NASHVILLE, Tenn. (WTVF) — The nation's top infectious disease expert, Dr. Anthony Fauci, told a reporter that sports may be able to return to TV soon, but the stadiums will have to stay empty.
While that effort may help limit the spread of COVID-19, it also makes the comeback for downtown Nashville businesses that much harder.
"I think everything I learned about sports is preparing me for this moment," said Tom Morales, the owner of Acme Feed and Seed and other downtown businesses.
One of the best comebacks in NFL history happened inside Nissan Stadium, yet for Morales, the thought of his business getting back to normal anytime soon would be its own Music City Miracle.
"I’m holding out hope for science," he said.
Morales says its those Nashville Predators, Nashville Sounds and Tennessee Titans home games that really drive foot traffic to his business. Acme has been shut down since mid-March, when Nashville Mayor John Cooper ordered businesses on Broadway to close because of social distancing concerns.
He said his company's small business loan has been approved, so that can help him with things like payroll and rent, but the loan only lasts for eight weeks. Beyond that, he's not sure what they'll do.
Morales also believes, whether crowds are allowed at the games or not, many people may decide to stay home regardless.
"I think we’ll find out that if we do that without the science telling us to, we’ll be right back in the same situation," Morales said.
So he is doing what any good coach would do.
"Study the offense and study the defense so when we come out of this, we know what the world is going to look like," he said.
His team is looking at ways to rearrange almost every aspect of how they operate.
"We have to adjust to whatever edicts come down and basically its the government that will tell us how to operate," Morales said.
Because if Kevin Dyson's dash into the history books can teach us anything, it's that a well designed play, executed perfectly, can lead to a miracle.
"I would rather do it right and have a real plan rather than go on an urge to get back to normal because that could set us back another four to five months," he said.

Record set:
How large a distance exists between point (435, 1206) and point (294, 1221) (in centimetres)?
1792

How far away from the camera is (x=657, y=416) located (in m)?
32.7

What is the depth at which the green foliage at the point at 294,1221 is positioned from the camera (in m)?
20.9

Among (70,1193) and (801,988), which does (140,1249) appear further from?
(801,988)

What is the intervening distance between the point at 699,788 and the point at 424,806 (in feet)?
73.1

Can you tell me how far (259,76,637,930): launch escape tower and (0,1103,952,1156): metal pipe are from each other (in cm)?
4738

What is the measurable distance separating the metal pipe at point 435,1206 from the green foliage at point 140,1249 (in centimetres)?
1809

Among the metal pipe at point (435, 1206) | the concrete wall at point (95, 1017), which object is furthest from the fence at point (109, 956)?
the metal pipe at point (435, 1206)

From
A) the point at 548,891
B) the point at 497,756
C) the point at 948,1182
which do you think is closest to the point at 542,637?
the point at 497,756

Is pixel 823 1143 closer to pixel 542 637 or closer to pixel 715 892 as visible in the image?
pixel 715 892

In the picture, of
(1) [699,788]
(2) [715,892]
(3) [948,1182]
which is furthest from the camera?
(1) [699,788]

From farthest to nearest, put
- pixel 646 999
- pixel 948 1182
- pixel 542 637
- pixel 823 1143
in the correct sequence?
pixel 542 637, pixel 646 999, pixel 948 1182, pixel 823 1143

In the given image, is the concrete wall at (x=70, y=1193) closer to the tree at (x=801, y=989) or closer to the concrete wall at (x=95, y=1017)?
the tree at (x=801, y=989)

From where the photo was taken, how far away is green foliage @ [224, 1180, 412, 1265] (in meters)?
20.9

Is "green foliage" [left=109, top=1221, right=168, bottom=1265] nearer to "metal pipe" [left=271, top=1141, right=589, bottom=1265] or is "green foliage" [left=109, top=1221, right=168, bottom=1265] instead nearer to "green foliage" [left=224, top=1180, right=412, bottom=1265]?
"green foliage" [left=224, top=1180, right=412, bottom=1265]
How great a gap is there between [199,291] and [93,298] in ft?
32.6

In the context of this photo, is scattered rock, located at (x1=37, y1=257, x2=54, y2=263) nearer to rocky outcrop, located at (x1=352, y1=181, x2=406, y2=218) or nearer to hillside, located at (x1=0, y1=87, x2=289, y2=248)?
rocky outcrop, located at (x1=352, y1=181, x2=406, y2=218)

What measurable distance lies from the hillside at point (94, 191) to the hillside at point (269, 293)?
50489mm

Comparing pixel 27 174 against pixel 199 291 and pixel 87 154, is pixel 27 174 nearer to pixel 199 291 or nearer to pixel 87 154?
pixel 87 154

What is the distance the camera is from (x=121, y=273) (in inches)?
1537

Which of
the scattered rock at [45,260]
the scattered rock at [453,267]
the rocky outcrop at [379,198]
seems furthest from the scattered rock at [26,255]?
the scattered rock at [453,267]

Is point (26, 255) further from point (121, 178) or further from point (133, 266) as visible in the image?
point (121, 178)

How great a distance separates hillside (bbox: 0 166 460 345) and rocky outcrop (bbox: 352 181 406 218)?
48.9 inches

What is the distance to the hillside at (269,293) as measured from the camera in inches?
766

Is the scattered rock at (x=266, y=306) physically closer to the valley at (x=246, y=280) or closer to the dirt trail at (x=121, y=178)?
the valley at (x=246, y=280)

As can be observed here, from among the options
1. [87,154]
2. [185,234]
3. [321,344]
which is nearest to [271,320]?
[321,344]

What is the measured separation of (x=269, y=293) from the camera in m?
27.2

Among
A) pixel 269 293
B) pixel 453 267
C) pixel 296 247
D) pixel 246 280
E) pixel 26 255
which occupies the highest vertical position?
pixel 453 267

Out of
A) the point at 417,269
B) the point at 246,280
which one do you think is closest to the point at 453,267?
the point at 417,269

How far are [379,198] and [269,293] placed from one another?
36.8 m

* * *

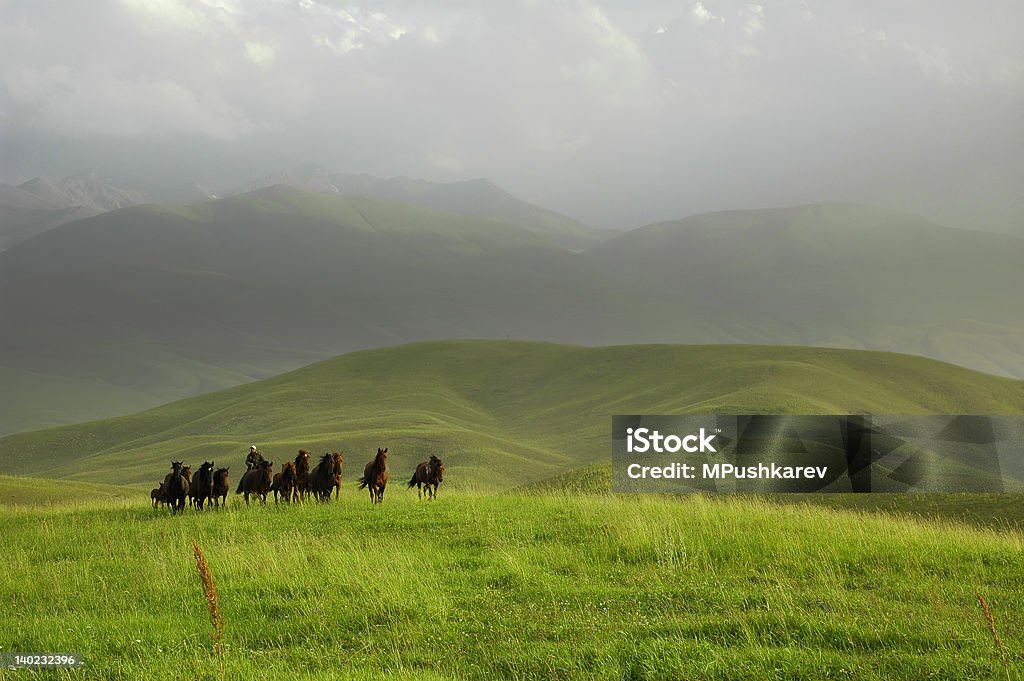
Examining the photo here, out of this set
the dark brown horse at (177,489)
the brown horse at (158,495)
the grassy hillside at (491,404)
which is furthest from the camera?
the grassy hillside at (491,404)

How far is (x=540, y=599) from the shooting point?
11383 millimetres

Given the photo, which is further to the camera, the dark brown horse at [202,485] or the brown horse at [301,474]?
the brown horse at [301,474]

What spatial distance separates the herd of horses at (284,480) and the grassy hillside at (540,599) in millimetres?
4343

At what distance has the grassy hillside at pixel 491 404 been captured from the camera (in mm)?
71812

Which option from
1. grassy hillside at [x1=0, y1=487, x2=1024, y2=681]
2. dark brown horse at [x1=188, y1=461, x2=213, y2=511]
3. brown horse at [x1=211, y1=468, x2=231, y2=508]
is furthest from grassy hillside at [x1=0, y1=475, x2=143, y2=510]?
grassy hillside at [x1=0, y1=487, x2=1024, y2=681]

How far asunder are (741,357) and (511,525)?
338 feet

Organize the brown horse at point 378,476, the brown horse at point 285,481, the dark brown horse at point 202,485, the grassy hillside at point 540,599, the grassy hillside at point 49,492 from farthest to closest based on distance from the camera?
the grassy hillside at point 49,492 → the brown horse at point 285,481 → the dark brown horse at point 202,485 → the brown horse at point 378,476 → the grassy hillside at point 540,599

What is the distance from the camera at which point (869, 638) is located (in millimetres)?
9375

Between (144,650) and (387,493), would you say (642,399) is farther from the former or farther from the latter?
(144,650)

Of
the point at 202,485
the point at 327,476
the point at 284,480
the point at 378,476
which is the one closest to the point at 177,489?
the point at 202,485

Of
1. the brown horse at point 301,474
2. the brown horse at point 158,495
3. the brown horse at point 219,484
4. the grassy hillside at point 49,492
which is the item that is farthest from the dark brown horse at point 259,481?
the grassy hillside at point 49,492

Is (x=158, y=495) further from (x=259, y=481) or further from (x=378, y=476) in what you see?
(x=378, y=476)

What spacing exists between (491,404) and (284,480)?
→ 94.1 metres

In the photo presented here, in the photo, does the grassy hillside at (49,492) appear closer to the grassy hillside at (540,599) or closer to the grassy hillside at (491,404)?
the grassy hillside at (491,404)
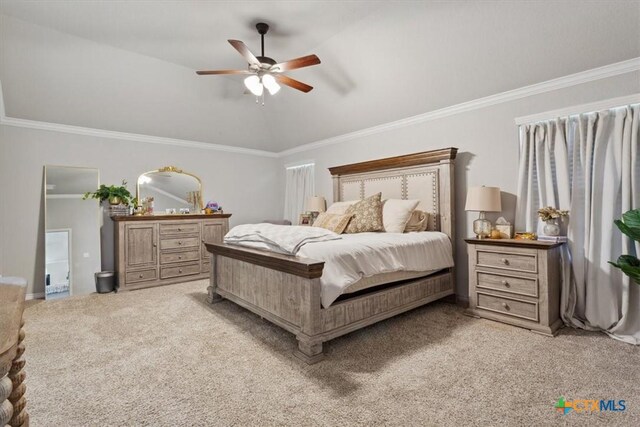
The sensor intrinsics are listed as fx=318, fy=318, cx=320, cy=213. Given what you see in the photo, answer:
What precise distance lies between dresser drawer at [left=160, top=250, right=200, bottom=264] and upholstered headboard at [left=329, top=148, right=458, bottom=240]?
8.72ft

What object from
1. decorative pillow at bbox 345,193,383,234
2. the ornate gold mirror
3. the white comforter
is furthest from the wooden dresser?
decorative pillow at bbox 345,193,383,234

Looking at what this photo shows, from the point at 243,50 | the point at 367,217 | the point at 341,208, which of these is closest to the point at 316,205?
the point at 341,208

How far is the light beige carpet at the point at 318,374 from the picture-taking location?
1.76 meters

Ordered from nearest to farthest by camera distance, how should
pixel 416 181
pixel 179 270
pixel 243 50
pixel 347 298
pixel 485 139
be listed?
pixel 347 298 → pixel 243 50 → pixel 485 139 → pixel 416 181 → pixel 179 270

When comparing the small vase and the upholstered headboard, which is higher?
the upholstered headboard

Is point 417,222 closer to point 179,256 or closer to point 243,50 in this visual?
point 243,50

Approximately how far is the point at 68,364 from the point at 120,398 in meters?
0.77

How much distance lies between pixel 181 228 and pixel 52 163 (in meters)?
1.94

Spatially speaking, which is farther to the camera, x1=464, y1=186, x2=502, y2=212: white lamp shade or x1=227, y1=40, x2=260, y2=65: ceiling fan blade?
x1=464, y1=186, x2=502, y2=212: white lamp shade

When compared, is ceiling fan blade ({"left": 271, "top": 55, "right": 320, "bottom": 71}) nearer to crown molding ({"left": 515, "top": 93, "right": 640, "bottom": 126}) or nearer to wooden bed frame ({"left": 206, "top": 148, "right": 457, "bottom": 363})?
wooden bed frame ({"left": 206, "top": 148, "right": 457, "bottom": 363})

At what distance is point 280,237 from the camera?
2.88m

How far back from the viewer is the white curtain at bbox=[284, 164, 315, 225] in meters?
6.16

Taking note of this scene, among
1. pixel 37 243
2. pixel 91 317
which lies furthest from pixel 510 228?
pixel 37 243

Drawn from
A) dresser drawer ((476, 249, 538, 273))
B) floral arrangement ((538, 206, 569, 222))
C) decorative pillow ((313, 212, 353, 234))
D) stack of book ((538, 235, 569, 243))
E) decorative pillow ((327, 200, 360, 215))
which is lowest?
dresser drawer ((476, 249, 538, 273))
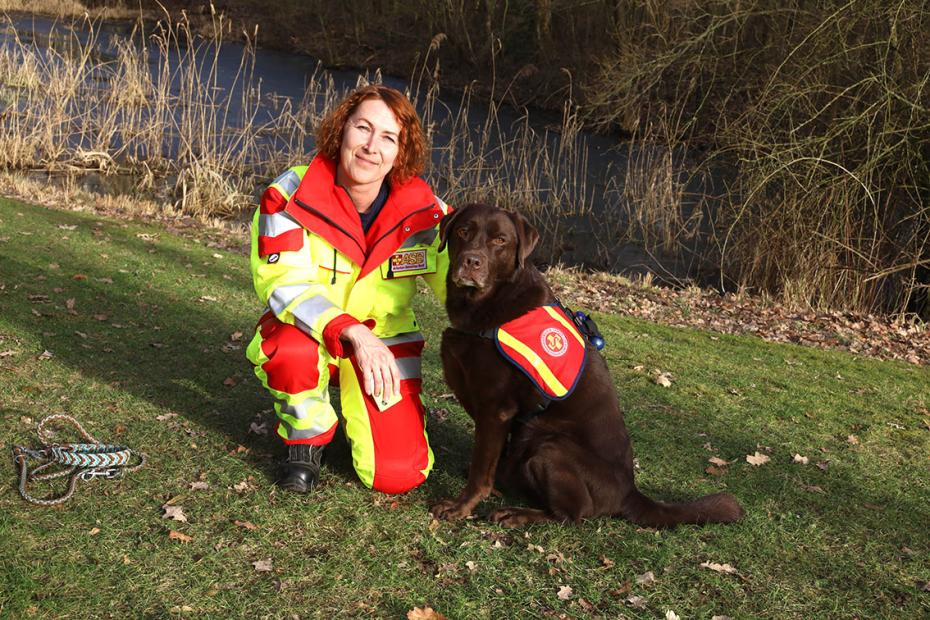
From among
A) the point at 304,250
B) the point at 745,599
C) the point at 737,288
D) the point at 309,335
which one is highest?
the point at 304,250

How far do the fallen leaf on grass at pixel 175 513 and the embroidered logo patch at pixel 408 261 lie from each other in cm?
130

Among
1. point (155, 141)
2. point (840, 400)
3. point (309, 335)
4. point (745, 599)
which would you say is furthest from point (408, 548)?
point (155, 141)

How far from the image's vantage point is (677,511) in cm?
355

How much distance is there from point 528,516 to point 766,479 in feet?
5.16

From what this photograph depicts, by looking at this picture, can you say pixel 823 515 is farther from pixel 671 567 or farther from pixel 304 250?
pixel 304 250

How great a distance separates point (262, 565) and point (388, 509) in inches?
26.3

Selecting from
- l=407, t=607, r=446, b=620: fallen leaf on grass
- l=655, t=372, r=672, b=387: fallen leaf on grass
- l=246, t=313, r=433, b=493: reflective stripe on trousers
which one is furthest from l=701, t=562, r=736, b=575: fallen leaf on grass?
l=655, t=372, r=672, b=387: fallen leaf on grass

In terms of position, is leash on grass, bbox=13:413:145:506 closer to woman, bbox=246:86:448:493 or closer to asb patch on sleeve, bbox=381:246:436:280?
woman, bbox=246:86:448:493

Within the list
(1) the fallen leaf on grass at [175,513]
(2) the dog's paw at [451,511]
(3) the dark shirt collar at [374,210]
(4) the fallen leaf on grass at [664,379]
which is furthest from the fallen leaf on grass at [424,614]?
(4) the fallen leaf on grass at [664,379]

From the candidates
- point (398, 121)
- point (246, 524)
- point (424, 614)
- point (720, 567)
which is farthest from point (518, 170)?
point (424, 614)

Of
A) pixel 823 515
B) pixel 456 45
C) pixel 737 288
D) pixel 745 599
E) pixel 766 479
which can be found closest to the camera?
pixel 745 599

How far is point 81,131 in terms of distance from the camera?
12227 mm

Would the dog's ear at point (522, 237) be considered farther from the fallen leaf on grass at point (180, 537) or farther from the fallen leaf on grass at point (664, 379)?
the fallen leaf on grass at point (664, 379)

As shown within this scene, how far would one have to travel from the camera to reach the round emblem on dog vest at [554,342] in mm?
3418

Instructions for the task: Decide whether each statement below agrees with the article on downtown Nashville businesses: 1. Acme Feed and Seed has been closed since mid-March. 2. Morales's small business loan covers twelve weeks. 3. Morales prefers a real plan to an urge to get back to normal. Answer yes or no for each, quoting the deciding words of the article.

Final answer:
1. Yes: "Acme has been shut down since mid-March"
2. No: "the loan only lasts for eight weeks"
3. Yes: "I would rather do it right and have a real plan rather than go on an urge to get back to normal"